Locals say Max’s Steaks in north Philadelphia is the “holy grail” of Philly cheesesteaks. Order like a local and ask for a sandwich with fried onions, salt-peppa-ketchup (all one word), hot peppers, mayo and provolone.
If you’d prefer a little more history with your sandwich, you’ll need to head to south Philly and the original home of the cheesesteak, Pat’s King of Steaks. It’s still owned and operated by the Olivieri family. It’s said that the founder, Pat Olivieri, invented the steak sandwich back in 1930, growing from a tiny stand in an Italian market to become one of the most famous cheesesteak shops on the planet. It’s open 24/7 and draws celebrities, politicians, athletes and others from around the world — there is always a line, but it moves fast. Always be prepared to order quickly to keep it that way by specifying if you want your steak wit (with) or wit-out (without) onions; specify plain, Cheez Whiz, Provolone, American or Pizza Steak; have cash ready (no checks or cards), and only order your steak at the first window since the second window is for drinks and fries.
When you’re ready for your next day of exploring the city, venture over to the Rittenhouse Square neighborhood west of the city center to visit The Franklin Institute, Philly’s most visited museum. Inside is the Benjamin Franklin National Memorial, a towering, 20-foot-tall statue of the great man himself. The museum dates back to 1824 and explores science in a wide range of disciplines including everything from sports to space. There is enough here to spend an entire day or longer, with highlights that include the Sports Challenge, an exhibit that uses virtual-reality technology to illustrate the physics of sports; a fully equipped weather station; the largest collection of artifacts from the Wright brothers’ workshop; and a simulated earth-orbit research station.

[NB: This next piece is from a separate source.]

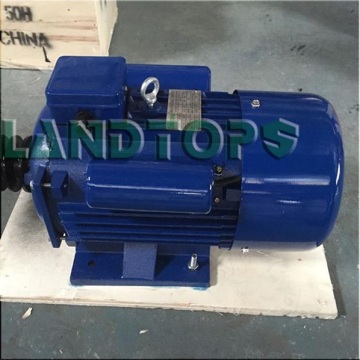 220v YC Single Phase 1HP Electric Motor Fan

Just a half-mile northwest is the famed Philadelphia Museum of Art, where many visitors head just to climb the 72 stone steps before its entrance. They’re now referred to as the “Rocky Steps,” due to the classic scene in the Oscar-winning film, Rocky. A bronze statue of Rocky sits at the bottom right of the steps, providing a popular photo op for visitors. At the top you’ll enjoy commanding views of Philadelphia City Hall, Eakins Oval and Benjamin Franklin Parkway.
The museum itself includes such vast collections that it’s the third-largest art museum in the country, and considered a must-see cultural attraction. Some of its most impressive pieces include works by Matisse, Van Gogh and Picasso as well as a Japanese teahouse and a 17th-century Chinese palace hall.
After all this exploring, you’re likely to experience some serious hunger pangs, but you’ll have no problem getting a great bite to eat anywhere in this city. In fact, within walking distance of The Franklin Institute and the Philadelphia Museum of Art is The Oval. During the summer it features a rotating lineup of food trucks, with local favorites such as Sum Pig, Seet Box, Chewy’s and Lil’ Pop Shop. Keep an eye out for Sweet Box Cupcakes, another local favorite, when you’re craving something sweet. Beware — you’ll want to try everything on the menu and they’re incredibly addicting. But you’ve been walking all day, right?
Philidelphia is a gorgeous, historic city that would be nearly impossible to cover in just a weekend. But with the right know-how, you can cover a lot of ground and enjoy a little fun, a little food and a lot of great sites in the City of Brotherly Love.